Ter Arkh. 2017;89(7):65-68. doi: 10.17116/terarkh201789765-68.
Primary mediastinal large B-cell lymphoma (PMBCL) is a distinct type of large B-cell lymphoma. In this type of the disease, the neoplastic process is located in the anterior and superior mediastinum, frequently with compression of the superior vena cava and with tumor invasion into the adjacent organs and tissues: the pericardium, lung, pleura, etc. Despite the fact that in PMBCL progression, there may be involvement of extranodal organs, such as the kidney, adrenal glands, liver, and central nervous system, bone marrow (BM) injury is generally absent. Since BM injury in patients with diffuse large B-cell lymphoma is an independent poor prognostic indicator, there is reason to believe that BM involvement in PMBCL affects the prognosis. These cases may need intensified induction therapy followed by autologous hematopoietic stem cell transplantation; and BM injury should be monitored during the therapy. The paper gives reports of clinical cases of bone marrow involvement in 2 PMBCL patients treated at the National Research Center for Hematology, Ministry of Health of the Russian Federation.

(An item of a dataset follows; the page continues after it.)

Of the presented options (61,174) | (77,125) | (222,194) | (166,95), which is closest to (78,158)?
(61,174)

原发性纵隔大B细胞淋巴瘤(PMBCL)是一种独特类型的大B细胞淋巴瘤。在这种疾病类型中,肿瘤形成过程位于前上纵隔,常伴有上腔静脉受压以及肿瘤侵犯相邻器官和组织:心包、肺、胸膜等。尽管在PMBCL进展过程中可能会累及结外器官,如肾脏、肾上腺、肝脏和中枢神经系统,但通常不存在骨髓(BM)损伤。由于弥漫性大B细胞淋巴瘤患者的BM损伤是一个独立的不良预后指标,因此有理由认为PMBCL中的BM累及会影响预后。这些病例可能需要强化诱导治疗,随后进行自体造血干细胞移植;并且在治疗期间应监测BM损伤情况。本文报道了俄罗斯联邦卫生部国家血液学研究中心治疗的2例PMBCL患者骨髓受累的临床病例。